## Objective
Count the lines in the items below that contain the string "where". Case counts, so give only the number of those lines.

## Input data
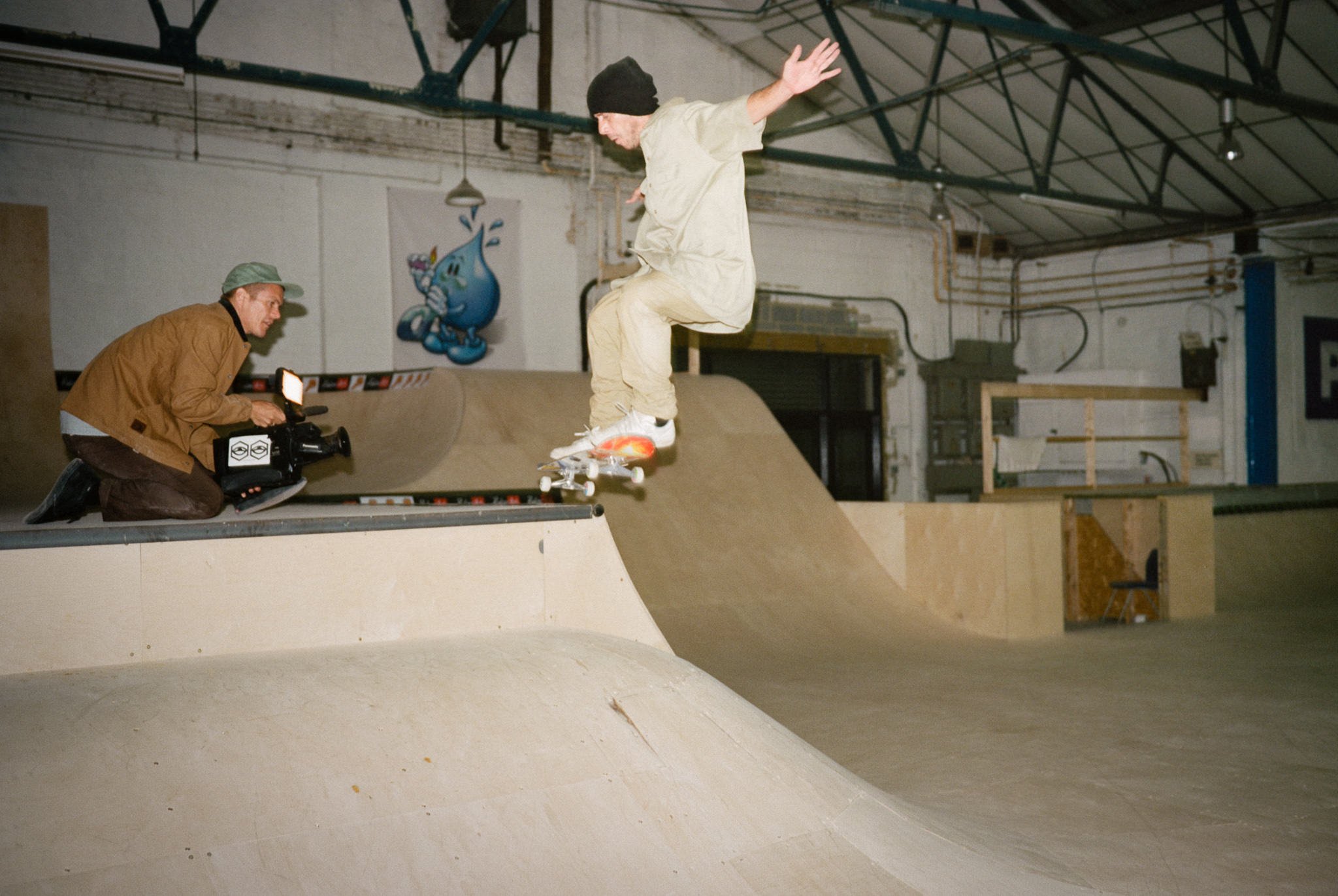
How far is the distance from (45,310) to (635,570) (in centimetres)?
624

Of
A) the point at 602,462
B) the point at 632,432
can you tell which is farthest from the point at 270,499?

==

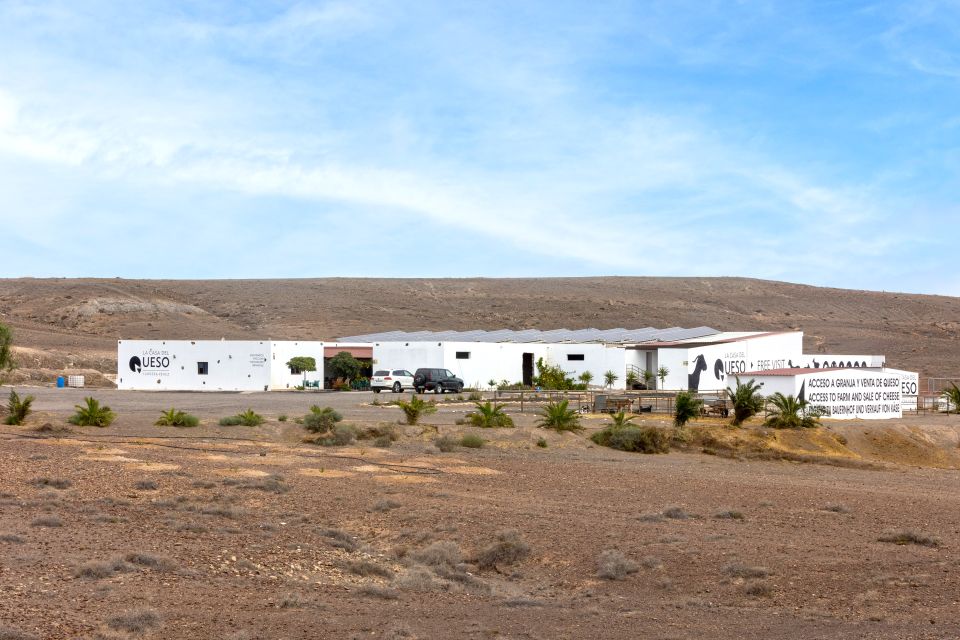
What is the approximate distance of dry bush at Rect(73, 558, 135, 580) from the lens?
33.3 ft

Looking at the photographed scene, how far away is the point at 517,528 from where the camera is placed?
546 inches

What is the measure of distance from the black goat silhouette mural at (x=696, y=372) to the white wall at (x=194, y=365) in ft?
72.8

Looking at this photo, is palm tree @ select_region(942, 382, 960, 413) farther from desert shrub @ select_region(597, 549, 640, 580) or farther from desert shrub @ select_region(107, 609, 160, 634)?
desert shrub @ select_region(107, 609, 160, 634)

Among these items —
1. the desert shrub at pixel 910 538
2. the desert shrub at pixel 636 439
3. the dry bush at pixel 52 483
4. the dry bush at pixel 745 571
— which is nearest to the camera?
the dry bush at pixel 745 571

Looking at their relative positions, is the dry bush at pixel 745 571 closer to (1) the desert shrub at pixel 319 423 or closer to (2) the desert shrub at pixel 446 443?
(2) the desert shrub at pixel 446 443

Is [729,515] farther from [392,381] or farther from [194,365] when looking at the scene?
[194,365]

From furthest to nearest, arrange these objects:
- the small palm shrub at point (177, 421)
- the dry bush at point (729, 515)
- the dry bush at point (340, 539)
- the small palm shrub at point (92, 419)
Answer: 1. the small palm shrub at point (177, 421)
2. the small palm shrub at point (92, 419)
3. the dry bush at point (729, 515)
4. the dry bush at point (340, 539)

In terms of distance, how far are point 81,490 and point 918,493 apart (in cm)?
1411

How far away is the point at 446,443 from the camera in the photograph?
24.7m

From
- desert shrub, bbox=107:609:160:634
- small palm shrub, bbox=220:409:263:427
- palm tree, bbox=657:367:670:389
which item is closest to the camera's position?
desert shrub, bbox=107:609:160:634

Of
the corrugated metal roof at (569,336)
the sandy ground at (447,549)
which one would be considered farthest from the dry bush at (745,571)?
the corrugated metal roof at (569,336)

...

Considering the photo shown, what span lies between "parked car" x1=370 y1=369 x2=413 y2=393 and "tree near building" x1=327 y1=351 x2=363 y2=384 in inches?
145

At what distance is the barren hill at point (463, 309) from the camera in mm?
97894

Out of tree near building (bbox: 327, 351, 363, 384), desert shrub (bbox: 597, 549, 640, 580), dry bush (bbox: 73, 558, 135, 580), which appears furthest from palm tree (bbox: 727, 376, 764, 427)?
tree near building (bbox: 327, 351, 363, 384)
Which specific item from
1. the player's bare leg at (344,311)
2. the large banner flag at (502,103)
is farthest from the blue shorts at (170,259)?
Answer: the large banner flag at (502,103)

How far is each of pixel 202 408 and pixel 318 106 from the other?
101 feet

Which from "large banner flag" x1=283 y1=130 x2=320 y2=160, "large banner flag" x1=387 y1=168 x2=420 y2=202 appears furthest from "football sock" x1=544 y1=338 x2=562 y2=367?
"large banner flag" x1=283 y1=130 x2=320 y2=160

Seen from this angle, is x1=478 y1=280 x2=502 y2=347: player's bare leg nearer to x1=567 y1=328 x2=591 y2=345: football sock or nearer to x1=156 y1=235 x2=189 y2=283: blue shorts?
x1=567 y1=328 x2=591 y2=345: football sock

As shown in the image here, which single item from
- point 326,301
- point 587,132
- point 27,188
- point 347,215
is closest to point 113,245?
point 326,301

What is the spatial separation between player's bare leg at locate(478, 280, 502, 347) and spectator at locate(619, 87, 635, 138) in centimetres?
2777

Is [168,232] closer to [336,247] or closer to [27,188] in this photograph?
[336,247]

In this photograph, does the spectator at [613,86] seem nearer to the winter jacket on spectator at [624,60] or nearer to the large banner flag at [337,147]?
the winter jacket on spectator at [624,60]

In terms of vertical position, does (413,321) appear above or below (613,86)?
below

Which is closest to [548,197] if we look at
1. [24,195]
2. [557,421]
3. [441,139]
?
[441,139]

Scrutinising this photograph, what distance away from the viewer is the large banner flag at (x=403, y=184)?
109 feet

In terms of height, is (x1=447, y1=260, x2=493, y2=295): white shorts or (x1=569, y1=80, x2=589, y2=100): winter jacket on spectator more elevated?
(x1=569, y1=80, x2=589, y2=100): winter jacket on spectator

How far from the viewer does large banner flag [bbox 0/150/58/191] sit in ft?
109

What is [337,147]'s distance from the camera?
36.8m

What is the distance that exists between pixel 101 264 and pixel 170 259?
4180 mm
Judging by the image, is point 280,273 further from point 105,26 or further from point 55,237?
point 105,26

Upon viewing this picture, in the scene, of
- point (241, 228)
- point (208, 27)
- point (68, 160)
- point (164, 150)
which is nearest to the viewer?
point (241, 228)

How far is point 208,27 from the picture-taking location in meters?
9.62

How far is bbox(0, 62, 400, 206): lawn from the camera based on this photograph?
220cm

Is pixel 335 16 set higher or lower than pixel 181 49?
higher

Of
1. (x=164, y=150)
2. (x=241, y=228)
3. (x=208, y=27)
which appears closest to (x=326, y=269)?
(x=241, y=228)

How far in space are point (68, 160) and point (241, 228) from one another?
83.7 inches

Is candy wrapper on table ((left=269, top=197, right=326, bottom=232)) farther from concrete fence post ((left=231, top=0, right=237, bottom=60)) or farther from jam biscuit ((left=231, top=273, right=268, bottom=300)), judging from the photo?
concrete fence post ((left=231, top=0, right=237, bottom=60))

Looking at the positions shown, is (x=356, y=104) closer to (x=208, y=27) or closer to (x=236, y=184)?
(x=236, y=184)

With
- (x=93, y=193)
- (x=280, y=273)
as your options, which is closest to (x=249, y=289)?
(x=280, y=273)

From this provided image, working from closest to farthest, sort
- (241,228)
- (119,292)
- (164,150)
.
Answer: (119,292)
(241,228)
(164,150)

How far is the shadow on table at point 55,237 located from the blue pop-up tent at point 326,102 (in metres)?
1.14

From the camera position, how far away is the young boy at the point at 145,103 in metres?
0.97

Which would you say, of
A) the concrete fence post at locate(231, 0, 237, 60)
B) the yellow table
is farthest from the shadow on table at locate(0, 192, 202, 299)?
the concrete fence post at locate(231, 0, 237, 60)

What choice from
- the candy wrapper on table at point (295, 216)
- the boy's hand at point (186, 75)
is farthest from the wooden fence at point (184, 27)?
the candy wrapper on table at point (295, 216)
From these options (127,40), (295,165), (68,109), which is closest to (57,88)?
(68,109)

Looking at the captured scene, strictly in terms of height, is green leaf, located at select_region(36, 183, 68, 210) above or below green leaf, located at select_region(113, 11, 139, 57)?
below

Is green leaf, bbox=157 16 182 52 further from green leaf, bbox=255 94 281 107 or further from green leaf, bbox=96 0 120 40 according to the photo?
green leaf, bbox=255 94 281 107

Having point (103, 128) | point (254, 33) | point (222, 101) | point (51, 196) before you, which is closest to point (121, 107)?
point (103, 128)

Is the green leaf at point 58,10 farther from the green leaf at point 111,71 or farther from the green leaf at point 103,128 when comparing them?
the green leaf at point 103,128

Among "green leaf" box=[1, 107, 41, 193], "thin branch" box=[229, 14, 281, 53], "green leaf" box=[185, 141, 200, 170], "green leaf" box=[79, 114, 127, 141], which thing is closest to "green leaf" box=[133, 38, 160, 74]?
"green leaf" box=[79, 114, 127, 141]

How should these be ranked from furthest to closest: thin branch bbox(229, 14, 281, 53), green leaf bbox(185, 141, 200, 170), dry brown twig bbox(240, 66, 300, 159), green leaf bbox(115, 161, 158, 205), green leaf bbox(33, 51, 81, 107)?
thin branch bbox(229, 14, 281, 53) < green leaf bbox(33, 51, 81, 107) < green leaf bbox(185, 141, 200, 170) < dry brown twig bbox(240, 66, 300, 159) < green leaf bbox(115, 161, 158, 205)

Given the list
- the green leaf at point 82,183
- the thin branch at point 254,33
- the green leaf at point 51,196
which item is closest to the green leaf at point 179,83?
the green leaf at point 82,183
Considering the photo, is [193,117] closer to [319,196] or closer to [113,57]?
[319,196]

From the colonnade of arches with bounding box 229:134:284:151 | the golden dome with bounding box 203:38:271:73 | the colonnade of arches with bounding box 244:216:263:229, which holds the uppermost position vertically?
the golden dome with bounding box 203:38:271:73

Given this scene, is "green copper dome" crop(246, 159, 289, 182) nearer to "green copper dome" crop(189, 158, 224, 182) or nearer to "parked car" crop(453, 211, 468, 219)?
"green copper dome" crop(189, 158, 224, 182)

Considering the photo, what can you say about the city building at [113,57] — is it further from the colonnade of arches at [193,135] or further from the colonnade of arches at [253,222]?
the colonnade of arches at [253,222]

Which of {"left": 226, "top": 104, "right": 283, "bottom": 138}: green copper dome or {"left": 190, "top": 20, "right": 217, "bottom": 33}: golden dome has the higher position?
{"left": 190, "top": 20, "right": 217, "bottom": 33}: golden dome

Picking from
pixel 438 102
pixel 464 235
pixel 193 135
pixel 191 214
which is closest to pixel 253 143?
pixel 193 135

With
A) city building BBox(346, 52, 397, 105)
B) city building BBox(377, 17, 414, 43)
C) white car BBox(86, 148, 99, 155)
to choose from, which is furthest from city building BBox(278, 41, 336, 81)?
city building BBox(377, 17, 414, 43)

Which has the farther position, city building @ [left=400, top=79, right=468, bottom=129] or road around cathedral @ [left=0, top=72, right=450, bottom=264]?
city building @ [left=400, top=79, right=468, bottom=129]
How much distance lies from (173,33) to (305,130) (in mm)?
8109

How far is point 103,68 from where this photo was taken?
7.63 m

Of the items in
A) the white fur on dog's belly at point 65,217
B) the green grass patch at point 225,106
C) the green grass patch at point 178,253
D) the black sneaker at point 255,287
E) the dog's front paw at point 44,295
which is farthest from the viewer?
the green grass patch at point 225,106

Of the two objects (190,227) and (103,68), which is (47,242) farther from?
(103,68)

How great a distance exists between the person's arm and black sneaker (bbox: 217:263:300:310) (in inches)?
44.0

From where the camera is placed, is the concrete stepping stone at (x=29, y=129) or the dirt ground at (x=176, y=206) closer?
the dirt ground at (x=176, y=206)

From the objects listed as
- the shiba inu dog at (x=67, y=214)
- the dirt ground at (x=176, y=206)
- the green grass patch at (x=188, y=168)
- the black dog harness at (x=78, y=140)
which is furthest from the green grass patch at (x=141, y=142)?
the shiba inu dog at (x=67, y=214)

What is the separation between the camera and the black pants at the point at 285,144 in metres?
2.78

## Written reply
3